Nietzsche interpreta come decadenza l'intera storia dell'occidente, a partire dalla vittoria dello spirito scientifico-socratico sullo spirito musicale-dionisiaco della tragedia greca. La tragedia muore infatti nel momento in cui il pensiero greco, con Euripide e Socrate, pretende di racchiudere in concetti l'esistenza, imponendo così alla vita il primato della ragione.
La tragedia muore suicida per mano di Euripide, maschera che non rivela più né apollineo né dionisiaco, ma un nuovo demone, Socrate.
Infatti Euripide porta lo spettatore sulla scena e trasforma l'azione drammatica in dibattito teorico, riproduce nell'arte la mediocrità del quotidiano, abbandonando la profondità del mito.
Egli attua questo stravolgimento nella tragedia nella convinzione del declino del dramma musicale. Euripide osserva quale abisso si spalanchi tra tragedia e pubblico ateniese. Nel riflettere su questa incongruenza tra l'intenzione del poeta e l'effetto, perviene lentamente a una forma d'arte la cui regola principale è: tutto deve essere ragionevole, in modo che tutto possa essere compreso.

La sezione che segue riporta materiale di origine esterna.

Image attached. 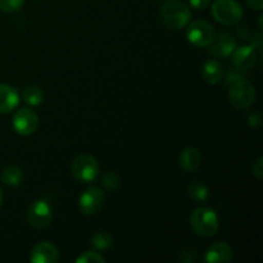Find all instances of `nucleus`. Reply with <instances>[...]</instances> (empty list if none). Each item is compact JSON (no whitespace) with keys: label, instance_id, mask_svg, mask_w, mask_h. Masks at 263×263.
Returning a JSON list of instances; mask_svg holds the SVG:
<instances>
[{"label":"nucleus","instance_id":"f257e3e1","mask_svg":"<svg viewBox=\"0 0 263 263\" xmlns=\"http://www.w3.org/2000/svg\"><path fill=\"white\" fill-rule=\"evenodd\" d=\"M190 225L197 235L203 236V238H211L217 234L220 221L212 208L200 207L197 208L190 216Z\"/></svg>","mask_w":263,"mask_h":263},{"label":"nucleus","instance_id":"f03ea898","mask_svg":"<svg viewBox=\"0 0 263 263\" xmlns=\"http://www.w3.org/2000/svg\"><path fill=\"white\" fill-rule=\"evenodd\" d=\"M162 20L171 30H180L189 23L192 12L185 3L180 0H166L161 8Z\"/></svg>","mask_w":263,"mask_h":263},{"label":"nucleus","instance_id":"7ed1b4c3","mask_svg":"<svg viewBox=\"0 0 263 263\" xmlns=\"http://www.w3.org/2000/svg\"><path fill=\"white\" fill-rule=\"evenodd\" d=\"M212 14L218 23L233 26L243 18V8L235 0H216L212 5Z\"/></svg>","mask_w":263,"mask_h":263},{"label":"nucleus","instance_id":"20e7f679","mask_svg":"<svg viewBox=\"0 0 263 263\" xmlns=\"http://www.w3.org/2000/svg\"><path fill=\"white\" fill-rule=\"evenodd\" d=\"M71 171L77 181L87 184L94 181L99 175V163L91 154H80L72 162Z\"/></svg>","mask_w":263,"mask_h":263},{"label":"nucleus","instance_id":"39448f33","mask_svg":"<svg viewBox=\"0 0 263 263\" xmlns=\"http://www.w3.org/2000/svg\"><path fill=\"white\" fill-rule=\"evenodd\" d=\"M256 99V89L253 84L247 81L246 79L235 82L229 91V100L230 104L236 110L248 109Z\"/></svg>","mask_w":263,"mask_h":263},{"label":"nucleus","instance_id":"423d86ee","mask_svg":"<svg viewBox=\"0 0 263 263\" xmlns=\"http://www.w3.org/2000/svg\"><path fill=\"white\" fill-rule=\"evenodd\" d=\"M216 33L215 27L207 21L198 20L189 25L186 30V37L190 44L198 48H207L215 41Z\"/></svg>","mask_w":263,"mask_h":263},{"label":"nucleus","instance_id":"0eeeda50","mask_svg":"<svg viewBox=\"0 0 263 263\" xmlns=\"http://www.w3.org/2000/svg\"><path fill=\"white\" fill-rule=\"evenodd\" d=\"M53 220V211L50 204L43 199L35 200L27 210V221L33 229L44 230Z\"/></svg>","mask_w":263,"mask_h":263},{"label":"nucleus","instance_id":"6e6552de","mask_svg":"<svg viewBox=\"0 0 263 263\" xmlns=\"http://www.w3.org/2000/svg\"><path fill=\"white\" fill-rule=\"evenodd\" d=\"M105 204V195L99 187L91 186L85 190L79 199V208L84 215L94 216L103 210Z\"/></svg>","mask_w":263,"mask_h":263},{"label":"nucleus","instance_id":"1a4fd4ad","mask_svg":"<svg viewBox=\"0 0 263 263\" xmlns=\"http://www.w3.org/2000/svg\"><path fill=\"white\" fill-rule=\"evenodd\" d=\"M39 126V116L30 108L17 110L13 117V127L15 133L22 136L32 135Z\"/></svg>","mask_w":263,"mask_h":263},{"label":"nucleus","instance_id":"9d476101","mask_svg":"<svg viewBox=\"0 0 263 263\" xmlns=\"http://www.w3.org/2000/svg\"><path fill=\"white\" fill-rule=\"evenodd\" d=\"M30 259L33 263H55L59 261V251L50 241H40L31 251Z\"/></svg>","mask_w":263,"mask_h":263},{"label":"nucleus","instance_id":"9b49d317","mask_svg":"<svg viewBox=\"0 0 263 263\" xmlns=\"http://www.w3.org/2000/svg\"><path fill=\"white\" fill-rule=\"evenodd\" d=\"M257 61L256 49L252 45H244L240 48H235L233 51L234 66L239 71H249L253 68Z\"/></svg>","mask_w":263,"mask_h":263},{"label":"nucleus","instance_id":"f8f14e48","mask_svg":"<svg viewBox=\"0 0 263 263\" xmlns=\"http://www.w3.org/2000/svg\"><path fill=\"white\" fill-rule=\"evenodd\" d=\"M204 259L208 263H228L233 259V248L226 241H217L207 249Z\"/></svg>","mask_w":263,"mask_h":263},{"label":"nucleus","instance_id":"ddd939ff","mask_svg":"<svg viewBox=\"0 0 263 263\" xmlns=\"http://www.w3.org/2000/svg\"><path fill=\"white\" fill-rule=\"evenodd\" d=\"M211 45H212L210 50L211 54L215 57H220V58H229L236 48L234 37L226 32L221 33L220 36H216L215 41Z\"/></svg>","mask_w":263,"mask_h":263},{"label":"nucleus","instance_id":"4468645a","mask_svg":"<svg viewBox=\"0 0 263 263\" xmlns=\"http://www.w3.org/2000/svg\"><path fill=\"white\" fill-rule=\"evenodd\" d=\"M20 104V94L14 87L0 84V113L7 115L13 112Z\"/></svg>","mask_w":263,"mask_h":263},{"label":"nucleus","instance_id":"2eb2a0df","mask_svg":"<svg viewBox=\"0 0 263 263\" xmlns=\"http://www.w3.org/2000/svg\"><path fill=\"white\" fill-rule=\"evenodd\" d=\"M179 162L184 171L195 172L200 167V163H202V156H200L199 151L197 148L189 146V148H185L180 153Z\"/></svg>","mask_w":263,"mask_h":263},{"label":"nucleus","instance_id":"dca6fc26","mask_svg":"<svg viewBox=\"0 0 263 263\" xmlns=\"http://www.w3.org/2000/svg\"><path fill=\"white\" fill-rule=\"evenodd\" d=\"M202 77L207 84L210 85H216L222 80L223 77V71L221 64L218 63L215 59H211L207 63L203 66L202 69Z\"/></svg>","mask_w":263,"mask_h":263},{"label":"nucleus","instance_id":"f3484780","mask_svg":"<svg viewBox=\"0 0 263 263\" xmlns=\"http://www.w3.org/2000/svg\"><path fill=\"white\" fill-rule=\"evenodd\" d=\"M23 171L20 166H8L2 172V181L9 186H17L22 182Z\"/></svg>","mask_w":263,"mask_h":263},{"label":"nucleus","instance_id":"a211bd4d","mask_svg":"<svg viewBox=\"0 0 263 263\" xmlns=\"http://www.w3.org/2000/svg\"><path fill=\"white\" fill-rule=\"evenodd\" d=\"M187 194L195 202H204L208 199L210 190L202 181H194L187 186Z\"/></svg>","mask_w":263,"mask_h":263},{"label":"nucleus","instance_id":"6ab92c4d","mask_svg":"<svg viewBox=\"0 0 263 263\" xmlns=\"http://www.w3.org/2000/svg\"><path fill=\"white\" fill-rule=\"evenodd\" d=\"M113 244V236L112 234L108 231H98L94 234L91 238V246L92 248L97 251H105V249L110 248Z\"/></svg>","mask_w":263,"mask_h":263},{"label":"nucleus","instance_id":"aec40b11","mask_svg":"<svg viewBox=\"0 0 263 263\" xmlns=\"http://www.w3.org/2000/svg\"><path fill=\"white\" fill-rule=\"evenodd\" d=\"M22 98L28 105L36 107V105H40L44 102V91L37 86H30L23 91Z\"/></svg>","mask_w":263,"mask_h":263},{"label":"nucleus","instance_id":"412c9836","mask_svg":"<svg viewBox=\"0 0 263 263\" xmlns=\"http://www.w3.org/2000/svg\"><path fill=\"white\" fill-rule=\"evenodd\" d=\"M102 184L103 186L107 190H116L120 187L121 185V177L118 176L115 172H107V174L103 175L102 177Z\"/></svg>","mask_w":263,"mask_h":263},{"label":"nucleus","instance_id":"4be33fe9","mask_svg":"<svg viewBox=\"0 0 263 263\" xmlns=\"http://www.w3.org/2000/svg\"><path fill=\"white\" fill-rule=\"evenodd\" d=\"M77 263H104L105 259L104 257H102V254L98 253L95 251H87L81 253V256H79L76 258Z\"/></svg>","mask_w":263,"mask_h":263},{"label":"nucleus","instance_id":"5701e85b","mask_svg":"<svg viewBox=\"0 0 263 263\" xmlns=\"http://www.w3.org/2000/svg\"><path fill=\"white\" fill-rule=\"evenodd\" d=\"M25 0H0V10L4 13H15L22 9Z\"/></svg>","mask_w":263,"mask_h":263},{"label":"nucleus","instance_id":"b1692460","mask_svg":"<svg viewBox=\"0 0 263 263\" xmlns=\"http://www.w3.org/2000/svg\"><path fill=\"white\" fill-rule=\"evenodd\" d=\"M252 174L257 177V179L261 180L263 177V158L259 157L256 162L252 166Z\"/></svg>","mask_w":263,"mask_h":263},{"label":"nucleus","instance_id":"393cba45","mask_svg":"<svg viewBox=\"0 0 263 263\" xmlns=\"http://www.w3.org/2000/svg\"><path fill=\"white\" fill-rule=\"evenodd\" d=\"M190 5L197 10H204L210 5L211 0H189Z\"/></svg>","mask_w":263,"mask_h":263},{"label":"nucleus","instance_id":"a878e982","mask_svg":"<svg viewBox=\"0 0 263 263\" xmlns=\"http://www.w3.org/2000/svg\"><path fill=\"white\" fill-rule=\"evenodd\" d=\"M244 79H246V77H244L243 74H239V73H236V72L230 71L228 73V76H226V82L230 85L231 82H233V84H235V82L240 81V80H244Z\"/></svg>","mask_w":263,"mask_h":263},{"label":"nucleus","instance_id":"bb28decb","mask_svg":"<svg viewBox=\"0 0 263 263\" xmlns=\"http://www.w3.org/2000/svg\"><path fill=\"white\" fill-rule=\"evenodd\" d=\"M246 2L253 10H262L263 0H246Z\"/></svg>","mask_w":263,"mask_h":263},{"label":"nucleus","instance_id":"cd10ccee","mask_svg":"<svg viewBox=\"0 0 263 263\" xmlns=\"http://www.w3.org/2000/svg\"><path fill=\"white\" fill-rule=\"evenodd\" d=\"M2 203H3V192H2V187H0V207H2Z\"/></svg>","mask_w":263,"mask_h":263}]
</instances>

Con Euripide la tragedia sopravvive così nella sua forma degenerata, nella quale il mito decade a mera narrazione di vicende concatenate; inoltre si elimina l'effetto della tensione, si segue consapevolmente una estetica e si cerca ciò che è perfettamente comprensibile: gli eroi sono nei fatti quel che sono quando parlano. Essi si esprimono totalmente attraverso le parole, anzi già dal momento in cui entrano in scena, all'inizio dello spettacolo, raccontano chi sono, di cosa tratta l'azione, che cosa è già successo e che cosa succederà nel corso della rappresentazione.
E così sulla scena balza l'uomo nella realtà di ogni giorno. Lo specchio, che in precedenza aveva riflesso solo i caratteri grandi e nobili, si fa più realistico e perciò più volgare. L'abbigliamento sfarzoso si fa in una certa misura più trasparente, la maschera una mezza maschera, le forme della quotidianità emergono chiaramente.
Il realismo euripideo è tuttavia solo una conseguenza dell'ottimismo socratico: ciò che risulta messo in scena non è più la tensione epica, l'eccitante incertezza, ma la struttura razionale della realtà.
Il razionalismo socratico si basa sulla convinzione che saggezza è sapere e non ciò che non si può esprimere e ciò di cui non si può persuadere gli altri. Perciò il socratismo disprezza l'istinto e quindi l'arte.
La degenerazione della tragedia incomincia dal dialogo, gli attori competono con parole e argomenti, l'eroe difende il suo operato con ragioni e controragioni, diventa eroe della parola, della dialettica. Si chiude, quindi, con Socrate l'epoca di Dioniso e il dionisiaco stesso viene espulso dall'orizzonte della cultura occidentale.
E così all'uomo tragico si sostituisce l'uomo teoretico, che con la potenza della ragione e della scienza si dedica a costruire un imponente mondo di apparenze per affermare il suo dominio tecnico sulla vita.